In the course of the corona pandemic, the oil price also came under heavy pressure last year. Due to the economic standstill around the world, there was hardly any demand for oil, especially in spring 2020. The warehouses were full, which even resulted in the price falling into negative territory for a short time in April last year.

But the situation has fundamentally changed. The oil price is back at pre-crisis level because the tide has completely turned once. In Asia, the economy is already picking up again, which is increasing the demand for oil. “However, the logistics around the oil delivery were shut down during the crisis. Now it takes until all the wheels mesh again, which is why the demand cannot yet be fully met again, ”explains Comdirect market expert Andreas Lipkow in an interview with NewsABC.net.

There were also difficulties due to unusually cold winter weather in parts of the USA. As a result, oil production was severely affected, which had exacerbated the soaring prices. The frost hinders the extraction, transport and further processing of the oil.

Annual oil price chart (WTI) in US dollars

Annual oil price chart (WTI) in US dollars

NewsABC.net

The fact that Saudi Arabia also wants to voluntarily reduce its oil supply in February and March by one million barrels per day above the agreed level also ensures a crude oil shortage in the first quarter. This is what analysts at Commerzbank write in a recent study.

Strong demand that cannot be met and a future shortfall are therefore currently strong drivers of prices. In addition, there is the prospect that the economy in western countries will soon pick up again. The vaccinations will lead to further openings and with it the economies will grow again.

Warren Buffett invests billions in oil company

Despite the sharp rise in the price of raw materials, the shares of the oil companies have not yet benefited comparatively much. “Interest seems to be increasing at the moment and oil stocks are increasingly becoming the interest of investors,” says Comdirect market expert Lipkow.

Investment legend Warren Buffett is also generating such interest. The US billionaire has rebuilt his portfolio – as a statement from the US Securities and Exchange Commission shows – and bought, among other things, shares in the US oil company Chevron worth 4.1 billion US dollars.
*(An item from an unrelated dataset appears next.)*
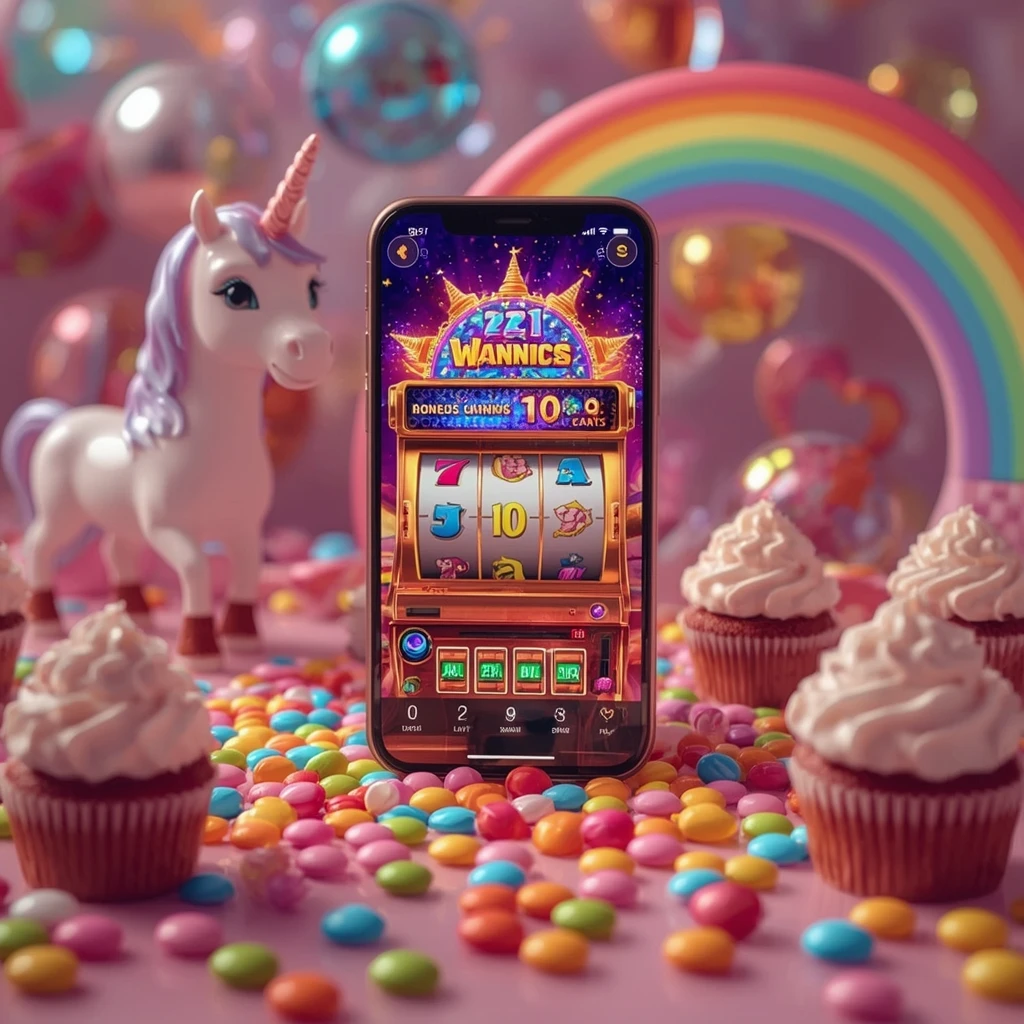 machines à sous sur iPhone WAZAMBA CASINO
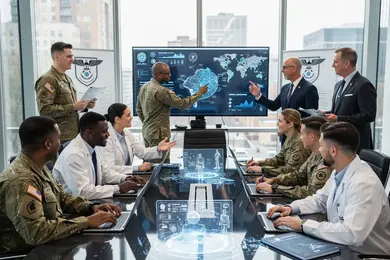 2027 Online Military Science & Studies Degree Programs With No Application Fee and Rolling Admissions thumbnail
When Warren Buffett gets into a sector so heavily, it makes private investors prick up too. Exactly when a major bank like Goldman Sachs even speaks of a new “super cycle”. At first glance, oil companies appear to have fallen out of time in an (economic) world that is increasingly geared towards sustainability.

With BP, one of the major oil companies recently proclaimed the end of the oil age. However, the implementation of fundamental changes in the energy market is likely to be in the distant future and oil will continue to be of great importance for the economic world.
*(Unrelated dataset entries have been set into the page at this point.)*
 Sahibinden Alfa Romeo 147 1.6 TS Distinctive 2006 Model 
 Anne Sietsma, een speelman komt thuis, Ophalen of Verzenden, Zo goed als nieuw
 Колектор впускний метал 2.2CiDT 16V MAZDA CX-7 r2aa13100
After all, it is not just about mobility, in which more and more alternatives, for example in the form of e-cars, are being created. Industries such as pharmaceuticals or chemicals will continue to need oil for production in the years to come.

“Investors who want to invest money for five to ten years can now look at the oil sector,” advises Comdirect expert Lipkow. Oil companies often lure investors with comparatively high dividend payments. There are numerous large oil companies, including Royal Dutch Shell, BP, Chevron and ExxonMobil, and there are others in the second row. “If interest in an industry is only just emerging, as is now the case in the oil sector, it is often worthwhile to rely on the big companies,” says Lipkow.

If the interest of the masses in a sector on the stock exchange increases, the money of the first wave flows into these corporations. Only when a certain price increase has already taken place do investors look for alternatives in the second row, according to the market expert.

Risks of Investing in Oil Stocks

But there are also arguments against investing in oil stocks. On the one hand, the big trend on the financial market is towards what are known as ESG criteria. The abbreviation stands for Environmental, Social and Governance. They say that more money should be invested in sustainable business models – and therefore not in oil companies. “If this trend continues to grow, fund companies or other institutional investors will also invest less money in non-sustainable business models,” warns Andreas Lipkow from the Comdirect. “This means that the major investments that support or drive courses are missing,” he explains.

Another risk: The high oil price ensures that numerous US fracking companies can again produce profitably. If these companies increase the oil supply, prices will come under corresponding pressure. The supply could rise further in the second quarter if Saudi Arabia withdraws the voluntary production cut, write the Commerzbank analysts.

The higher the price of oil, the more profitably oil companies can operate. Therefore, the development of the crude oil price is important to them. However, Commerzbank is again more confident about the second half of the year. “The significantly higher demand is likely to push the oil market back into a supply deficit in the second half of the year,” they expect. Warren Buffett’s timing could – as it has often been the case in the past – be well chosen with an investment in oil stocks.